“Can we sit down? I have something to tell you.”
His expression immediately shifts to concern. “What’s wrong? Is your shoulder worse?”
“No, nothing like that. My shoulder is fine.”
I gesture to the sitting area by the windows, where afternoon light streams through expensive curtains. We settle onto the sofa, and I try to find words for news that will change both our lives forever.
“The nausea I’ve been having, the food aversions…Dr. Patterson ran some tests.”
“And?”
“I’m pregnant, Alaric.”
The words hang in the air between us like a detonated bomb. His face goes completely blank, processing information that doesn’t compute with any plan he’s made.
“Pregnant,” he repeats slowly.
“About five weeks, based on the timing. From that night in…” I trail off, but he finishes the sentence for me.
“Miami. You’re sure?”
“Blood test will confirm tomorrow, but yes. I’m sure.”
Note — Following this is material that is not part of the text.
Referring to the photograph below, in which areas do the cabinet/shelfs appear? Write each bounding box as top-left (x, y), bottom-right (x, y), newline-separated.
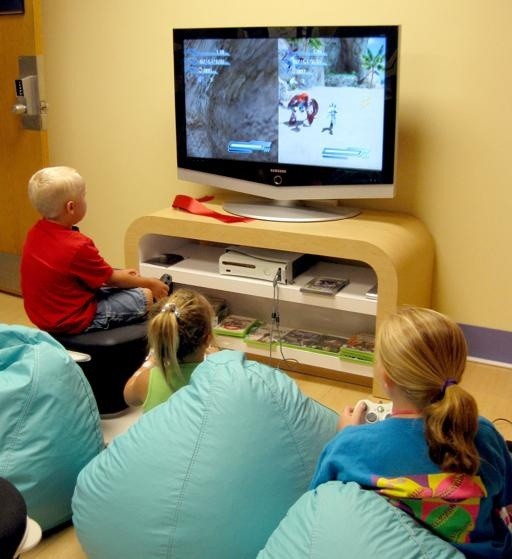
top-left (124, 199), bottom-right (436, 399)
He stands abruptly and walks to the window, hands clasped behind his back. For long minutes, he doesn’t speak.
“Alaric? Say something.”
When he turns back to face me, his expression is unreadable. “Are you happy about this?”
The question catches me off guard. “I don’t know. Terrified, mostly. Our world isn’t exactly safe for children.”
“No. It’s not.”
“Are you…upset?” I ask him.
“I don’t know what I am.” He runs a hand through his hair, disrupting the perfect styling. “A baby. Jesus.”
“We don’t have to decide anything right now. We have time to figure out how to handle this.”
“Do we? Boris Petrov is still out there planning retaliation. Marco’s reporting strange sightings that may or may not be real. Our enemies will see a child as the ultimate weakness to exploit.”
Every fear I’ve been trying not to think about, laid out in brutal honesty.
“So what are you saying?”
His voice is firm. “I’m saying that bringing a child into this world might be the most selfish thing we could do.”
The words sting, but I understand the logic behind them. Children of crime bosses don’t get normal childhoods. They get kidnapping attempts, death threats, and the constant weight of their father’s sins.
“But?” I prompt, hearing the unspoken word in his tone.
“But I already love this baby more than I thought possible.” He crosses back to the sofa and sits beside me, taking my hands in his. “Our child, Kasimira. Made from what we found together.”
“Even knowing the dangers?”
“Especially knowing the dangers. Which means we need to be smarter, more careful, more ruthless about eliminating threats before they reach our family.”
Our family. The phrase makes my chest tight with emotion I wasn’t expecting.